The Maliau Basin Management Committee was established in April 1998 with the responsibility to advise the state government on policy in regard to all aspects of management of the Maliau Basin Conservation Area, according to the rules in the gazetted Order. The current Chairman (2004-2008) of the committee is Tan Sri Datu Khalil bin Datu Hj. Jamalul, J.P., who is also the Director of Yayasan Sabah, while Dr Waidi Sinun also from Yayasan Sabah is currently the Secretary.

Maliau Basin Conservation Area is also gazetted under the state Cultural Heritage (Conservation) Enactment 1997, which affords provisions for the preservation, conservation and enhancement of the cultural heritage of Sabah.

In 1999, a four-year project was initiated by Yayasan Sabah in collaboration with DANCED / DANIDA (Danish International Development Assistance) to prepare a management plan for the area and to establish a new facility, the Maliau Basin Studies Centre, at the southeast edge of the Basin, for conservation, research, education and ecotourism purposes.

Maliau Basin Conservation Area Management Project 1999 – 2003

The “Management of Maliau Basin Conservation Area, Sabah, Malaysia” project was agreed upon as a Malaysian-Danish Government to Government cooperation project in the field of environment in October 1998. The development objective of the project was to secure the conservation of Maliau Basin for the benefit of Sabah, Malaysia and the international community.

Danish input provided through DANIDA (Danish International Development Assistance) was further defined and a Danish consultant was selected to be responsible for the actual provision of the DANCED inputs.
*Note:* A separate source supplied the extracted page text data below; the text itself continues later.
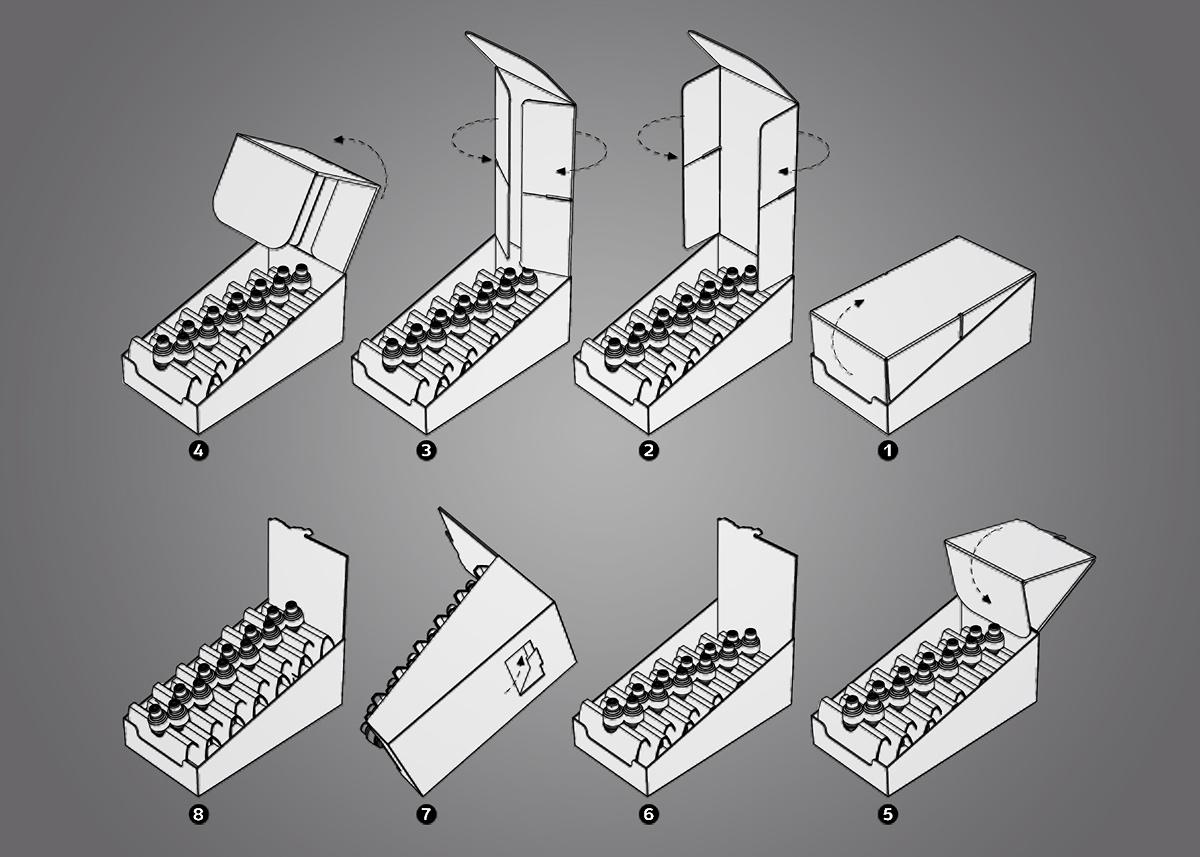 4
3
2
1
8
7
6
5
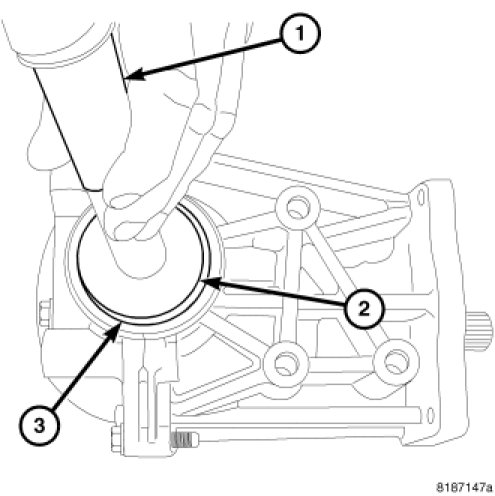 1
2
3
8187147a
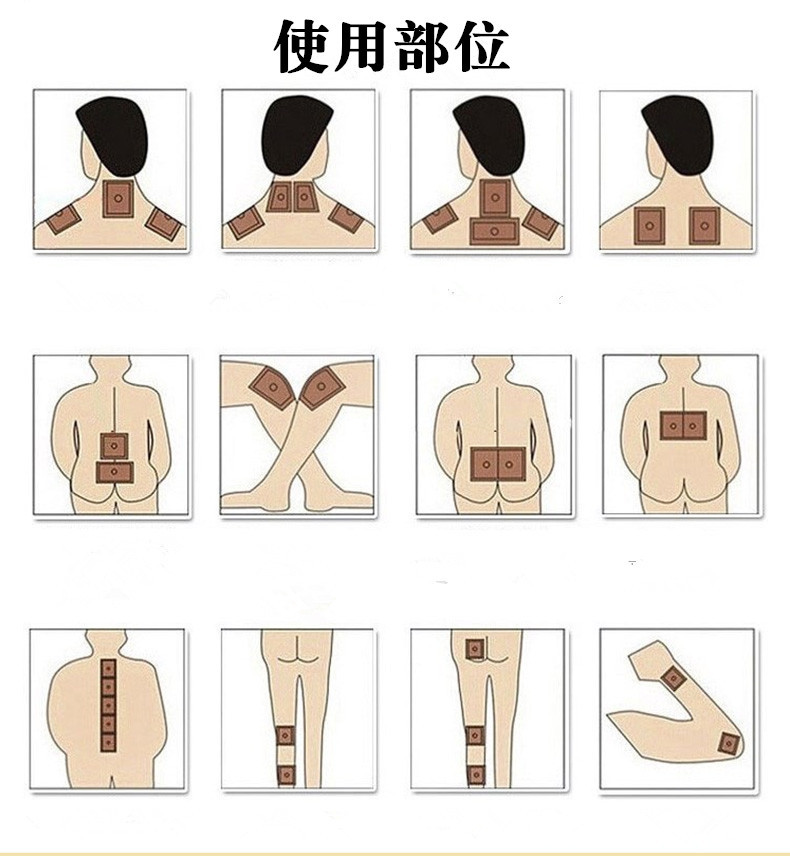 使用部位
These inputs and the related conditions were settled in a contract signed October 1999 between DANCED and the consultant, Ornis Consult Ltd. and NEPCon Joint Venture, while Malaysian input was through Yayasan Sabah, on behalf of the Maliau Basin Management Committee.

A Project Steering Committee (PSC) was established to monitor the progress of the project, and to approve all major changes to project implementation. The PSC was thus responsible for the formal overseeing of the project by the Malaysian Government and DANIDA.

Members of the PSC comprised:
• Secretary of the Natural Resource Office of the Chief Minister’s Department, Sabah (Chairman)
• Director, Sabah Forestry Department
• Director, Yayasan Sabah (Sabah Foundation)
• Director, Sabah Economic Planning Unit, Chief Minister’s Department, Sabah
• Representative from Sabah Ministry of Tourism, Culture and Environment
• Principle Assistant Director, Federal Economic Planning Unit
• Environment Counselor, Royal Danish Embassy Malaysia

A Project Management Group, consisting of the Project Director, Dr Waidi Sinun, of Yayasan Sabah, Research & Development Division, and Chief Technical Adviser, Mr Hans Skotte Moeller, Orinis Consult/NEPCon, supervised a project team comprising both local and international staff.

The four-year project ran officially from October 1st 1999 to September 30, 2003 and the objectives included:
• Establishment of a functional management structure for the Maliau Basin Conservation Area;
• The development of field facilities for research and other activities;
• The production of a comprehensive 10-year Management Plan;
• Enhanced capacity among staff of Yayasan Sabah and other stake holder agencies;
• Raised awareness about the needs for long-term conservation among Sabahans and Malaysians at large; and eventually,
• The successful implementation and institutionalization of the Management Plan.

Side view of the Maliau Falls

Only about 30% of Maliau Basin Conservation Area had so far been explored, and during the Project researchers carried out botanical, faunal, meteorological, hydrological, geological and soil studies as well as detailed mapping surveys.

The project also addressed public awareness and environmental education about Maliau Basin Conservation Area, and its potential for ecotourism.